Colonnade

A colonnade is a peristyle (Latin columna, column '), which has a straight entablature in contrast to the arcade.

History

Colonnades were already known as the Archaic period and were adopted in the second half of the 5th century BC for the Agora of Athens. They were called Stoics. Ancient systems such as the terraces supported by columns of Hercules Shrine in Palestrina ( Praeneste ) are notable examples. Even in Roman urbanism colonnades were an important architectural element. Lined by porticoes roads are especially characteristic of Roman towns founded in the Middle East.

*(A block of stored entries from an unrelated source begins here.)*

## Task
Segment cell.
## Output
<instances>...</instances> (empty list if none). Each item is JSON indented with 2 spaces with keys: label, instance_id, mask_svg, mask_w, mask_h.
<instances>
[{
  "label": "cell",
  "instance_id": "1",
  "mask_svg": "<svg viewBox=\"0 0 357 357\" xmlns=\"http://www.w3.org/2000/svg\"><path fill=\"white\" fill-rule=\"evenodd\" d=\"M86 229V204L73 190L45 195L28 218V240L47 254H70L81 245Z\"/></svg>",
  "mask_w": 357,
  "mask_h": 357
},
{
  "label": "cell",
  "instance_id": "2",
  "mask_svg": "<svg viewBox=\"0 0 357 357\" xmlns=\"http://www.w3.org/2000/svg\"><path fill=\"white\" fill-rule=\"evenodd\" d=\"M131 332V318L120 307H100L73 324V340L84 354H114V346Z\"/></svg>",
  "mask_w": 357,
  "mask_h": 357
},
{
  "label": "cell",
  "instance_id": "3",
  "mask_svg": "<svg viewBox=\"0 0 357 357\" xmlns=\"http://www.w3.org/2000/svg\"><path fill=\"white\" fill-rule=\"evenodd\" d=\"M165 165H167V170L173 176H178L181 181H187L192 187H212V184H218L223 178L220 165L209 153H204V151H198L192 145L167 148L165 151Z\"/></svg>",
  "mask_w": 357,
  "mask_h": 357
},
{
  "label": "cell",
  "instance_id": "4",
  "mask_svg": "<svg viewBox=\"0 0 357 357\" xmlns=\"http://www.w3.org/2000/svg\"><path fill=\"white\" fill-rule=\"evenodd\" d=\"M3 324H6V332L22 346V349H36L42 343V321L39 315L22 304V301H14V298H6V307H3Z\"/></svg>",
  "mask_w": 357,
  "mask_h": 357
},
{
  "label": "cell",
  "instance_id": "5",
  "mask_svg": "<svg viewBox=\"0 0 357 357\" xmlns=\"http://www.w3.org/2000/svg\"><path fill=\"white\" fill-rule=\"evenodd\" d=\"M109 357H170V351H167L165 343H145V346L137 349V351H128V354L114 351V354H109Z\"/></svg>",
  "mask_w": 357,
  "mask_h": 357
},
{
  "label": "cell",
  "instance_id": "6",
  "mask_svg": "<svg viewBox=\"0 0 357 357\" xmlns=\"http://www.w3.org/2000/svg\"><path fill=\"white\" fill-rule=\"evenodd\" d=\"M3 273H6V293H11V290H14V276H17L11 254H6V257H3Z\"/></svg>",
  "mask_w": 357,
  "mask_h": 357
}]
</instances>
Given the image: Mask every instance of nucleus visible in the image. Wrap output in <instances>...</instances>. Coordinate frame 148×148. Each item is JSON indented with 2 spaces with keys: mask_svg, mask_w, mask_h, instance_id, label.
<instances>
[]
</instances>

Colonnades are used in urban Baroque and Classicism both as independent buildings as well as parts of buildings. World -known example of Baroque architecture are the four pillars deep Gian Lorenzo Bernini's colonnades, which enclose the elliptical part of the St. Peter's Square on two sides in front of the St. Peter's Basilica in Rome.

Examples

In Central Europe colonnades were used in the re -emerging style of the 19th century, especially in the spa architecture (see the drinking halls of Baden -Baden, Lauterbach, at Putbus, Marienbad, Heiligendamm ). Karl Friedrich Schinkel discovered the colonnade as an architectural element of the humanistic educational ideal of romance again.

In Berlin in 1780 on the King Bridge at Alexanderplatz built by Carl von Gontard King colonnades on Kleist Park are since the beginning of the 20th century in the park, the best known. In the Moor Street are the only Berliner colonnades that still the original location are (since 1787), the Mohr colonnades by Carl Gotthard Langhans.